Figure 1 Average superiority in risk ratio (RR) for age at first conception (AFC14) in the next generation (F1) according to the percentage of sires selected, if up to 10% of the best sires (51 sires) are selected by different criteria.

To better understand the results, instead of the EDPs for AFC14, the relative risk ratios (RR) were used, which are equal to the exponential of the estimate of EDPs. Both values are provided by the Survival Kit. The RR are expressed in relation to the founder animals the pedigree (in the case of the animal model), to whom are given, arbitrarily, a hazard value equal to 1. The RR is the ratio between the hazard of every animal and the founder animals. In the case of sires, the more daughters and/or relatives with high RR they have, better they will be. Sires with high RR (or EPDs) for AFC14 will have daughters with a greater chance of becoming pregnant (when exposed to a sire at about 14 months of age) than the daughters of sires with lower RR (or EPDs).

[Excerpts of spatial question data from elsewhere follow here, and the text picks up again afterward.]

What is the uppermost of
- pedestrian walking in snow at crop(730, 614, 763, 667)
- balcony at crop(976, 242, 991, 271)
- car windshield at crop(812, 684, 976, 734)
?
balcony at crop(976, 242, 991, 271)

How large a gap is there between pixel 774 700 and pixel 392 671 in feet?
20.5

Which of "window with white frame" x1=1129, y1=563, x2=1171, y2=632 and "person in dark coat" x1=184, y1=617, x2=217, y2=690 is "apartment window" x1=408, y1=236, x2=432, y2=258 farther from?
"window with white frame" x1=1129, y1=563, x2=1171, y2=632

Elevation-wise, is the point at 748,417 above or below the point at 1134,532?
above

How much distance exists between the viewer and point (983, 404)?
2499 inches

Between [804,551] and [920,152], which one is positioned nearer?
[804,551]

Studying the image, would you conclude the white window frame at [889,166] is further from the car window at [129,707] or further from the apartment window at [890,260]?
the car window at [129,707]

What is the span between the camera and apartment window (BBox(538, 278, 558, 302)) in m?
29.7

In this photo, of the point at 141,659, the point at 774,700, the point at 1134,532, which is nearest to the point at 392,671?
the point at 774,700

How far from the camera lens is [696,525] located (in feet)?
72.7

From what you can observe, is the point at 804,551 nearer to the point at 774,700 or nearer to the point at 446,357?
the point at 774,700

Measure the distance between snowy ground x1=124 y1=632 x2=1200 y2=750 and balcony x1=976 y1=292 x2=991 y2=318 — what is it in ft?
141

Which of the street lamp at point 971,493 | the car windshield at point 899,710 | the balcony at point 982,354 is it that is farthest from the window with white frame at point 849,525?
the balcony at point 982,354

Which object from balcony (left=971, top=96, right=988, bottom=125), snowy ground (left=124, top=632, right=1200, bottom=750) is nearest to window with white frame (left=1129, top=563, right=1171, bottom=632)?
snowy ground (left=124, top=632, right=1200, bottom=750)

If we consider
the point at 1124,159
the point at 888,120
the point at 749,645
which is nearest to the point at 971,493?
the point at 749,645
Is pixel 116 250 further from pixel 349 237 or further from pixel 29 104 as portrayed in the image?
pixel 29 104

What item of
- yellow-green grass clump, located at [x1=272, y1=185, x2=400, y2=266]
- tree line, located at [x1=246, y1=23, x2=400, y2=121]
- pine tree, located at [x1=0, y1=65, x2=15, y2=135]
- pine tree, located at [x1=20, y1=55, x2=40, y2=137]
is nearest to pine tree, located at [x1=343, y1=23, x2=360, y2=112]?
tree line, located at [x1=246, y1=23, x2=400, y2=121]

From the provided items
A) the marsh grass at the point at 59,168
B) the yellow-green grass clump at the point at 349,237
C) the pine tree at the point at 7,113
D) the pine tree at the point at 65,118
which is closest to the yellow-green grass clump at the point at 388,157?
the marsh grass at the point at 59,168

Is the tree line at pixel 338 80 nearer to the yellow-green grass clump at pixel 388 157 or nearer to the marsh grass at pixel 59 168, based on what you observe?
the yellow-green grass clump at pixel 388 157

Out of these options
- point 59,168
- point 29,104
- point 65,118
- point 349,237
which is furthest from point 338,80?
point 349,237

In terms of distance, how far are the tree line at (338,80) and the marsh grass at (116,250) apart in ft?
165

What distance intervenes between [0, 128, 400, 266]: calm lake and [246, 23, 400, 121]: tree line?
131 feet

A reduction in the response to selection in AFC14 will be observed if the selection is made based on HP14. This reduction in risk ratio, depending on the fraction selected, reaches in average to 0.5. This indicates, for example, that when the mean of the selected animals by AFC14 is of approximately 4.5, selecting by HP14 would lead to a reduction in 11% in the response in RR.

On the other hand, selection based on EPDs of the censored linear model will lead to a response to selection similar to that made based on the survival model directly. The greater difference between RR is observed when selecting three sires, since the third sire in the classification of the censored linear model is only the seventh by survival analysis. This sire has 43 daughters, of which 16 are non-censored and 27 are censored. The reason for the change in classification seems to be a greater weight given by the linear model (to obtain the EPDs) to the mean age at conception of the non-censored daughters, which for this animal was very low (thus improving the classification of the sire). Thus, selecting the three first sires classified by the linear model would lead to an 11% loss in the response in RR. However, this loss is diluted with the increase of the fraction selected being that at 10% (51 sires) it is practically nil.